You said nothing about having modprobed your fglrx driver, or about adding it to your modules.autoload.d/kernel-2.6 file, or about modprobing your chipset agp device driver, or about whether agpgarrt is loaded or not. Try all of those things before giving up and thinking it doesn't work. It will. You just seem to be neglecting these basic steps.

The PCI bus ID error is irrelevant. X will de3fault to the next avaiable device, whatever that might be. The PCI bus line is usually just commented out in XF86Config.

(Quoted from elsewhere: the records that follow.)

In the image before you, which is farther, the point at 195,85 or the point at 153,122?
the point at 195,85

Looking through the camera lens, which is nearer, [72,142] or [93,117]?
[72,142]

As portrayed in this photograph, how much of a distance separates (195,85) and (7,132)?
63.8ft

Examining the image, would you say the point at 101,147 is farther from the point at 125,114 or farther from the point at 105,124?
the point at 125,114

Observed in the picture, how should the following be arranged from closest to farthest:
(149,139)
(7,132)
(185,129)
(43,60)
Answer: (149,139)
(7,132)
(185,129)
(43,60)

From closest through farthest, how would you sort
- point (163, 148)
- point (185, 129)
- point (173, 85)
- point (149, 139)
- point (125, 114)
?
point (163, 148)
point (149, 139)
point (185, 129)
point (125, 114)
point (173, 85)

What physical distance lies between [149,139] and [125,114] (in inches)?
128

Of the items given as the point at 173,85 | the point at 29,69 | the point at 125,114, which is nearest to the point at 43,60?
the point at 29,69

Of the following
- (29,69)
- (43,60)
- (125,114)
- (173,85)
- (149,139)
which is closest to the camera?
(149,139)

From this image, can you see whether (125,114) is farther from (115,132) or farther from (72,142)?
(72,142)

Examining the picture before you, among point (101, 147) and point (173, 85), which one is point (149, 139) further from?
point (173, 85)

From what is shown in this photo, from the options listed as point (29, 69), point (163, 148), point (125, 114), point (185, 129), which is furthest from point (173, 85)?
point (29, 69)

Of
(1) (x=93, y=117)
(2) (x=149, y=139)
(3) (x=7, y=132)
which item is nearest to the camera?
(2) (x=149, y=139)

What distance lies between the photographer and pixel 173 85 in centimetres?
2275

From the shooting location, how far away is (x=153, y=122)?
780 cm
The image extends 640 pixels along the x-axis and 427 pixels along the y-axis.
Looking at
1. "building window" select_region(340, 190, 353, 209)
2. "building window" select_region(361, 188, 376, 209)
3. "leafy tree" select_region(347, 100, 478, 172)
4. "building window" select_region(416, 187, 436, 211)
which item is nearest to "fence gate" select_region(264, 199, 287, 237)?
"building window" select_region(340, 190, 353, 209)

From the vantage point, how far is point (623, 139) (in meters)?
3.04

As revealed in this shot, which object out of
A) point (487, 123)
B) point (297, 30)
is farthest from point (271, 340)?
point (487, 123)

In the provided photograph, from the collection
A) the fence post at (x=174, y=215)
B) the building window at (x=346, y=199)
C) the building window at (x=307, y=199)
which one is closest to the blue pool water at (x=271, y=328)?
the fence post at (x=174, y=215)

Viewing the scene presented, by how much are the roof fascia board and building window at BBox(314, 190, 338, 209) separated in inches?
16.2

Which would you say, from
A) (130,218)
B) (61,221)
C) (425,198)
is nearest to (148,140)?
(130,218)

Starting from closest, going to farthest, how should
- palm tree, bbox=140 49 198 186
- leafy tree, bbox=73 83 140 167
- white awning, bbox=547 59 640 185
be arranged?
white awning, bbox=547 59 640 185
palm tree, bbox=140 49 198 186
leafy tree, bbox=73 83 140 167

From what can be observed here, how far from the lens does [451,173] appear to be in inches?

If you can't get it working now, I'll eat my hat.

Q

----------

## Moled

 *Quote:*   

> (II) LoadModule: "GLcore"
> 
> (WW) Warning, couldn't open module GLcore
> 
> (II) UnloadModule: "GLcore"
> ...

 

does libGLcore.a exist in that dir?

----------

## frbie

Hello,

I solved the problem. I had an Geforce in former times so I changed to the Nvidia implemetation of Opengl some time ago ("opengl-update nvidia"). So the emerge ati-drivers didn't find the xfree libs. The only thing I have to do is a opengl-update xfree and the libs are in the path again.

----------

## vini

 *frbie wrote:*   

> Hello,
> 
> I solved the problem. I had an Geforce in former times so I changed to the Nvidia implemetation of Opengl some time ago ("opengl-update nvidia"). So the emerge ati-drivers didn't find the xfree libs. The only thing I have to do is a opengl-update xfree and the libs are in the path again.

 

How is the performance ?  :Smile: 

v

----------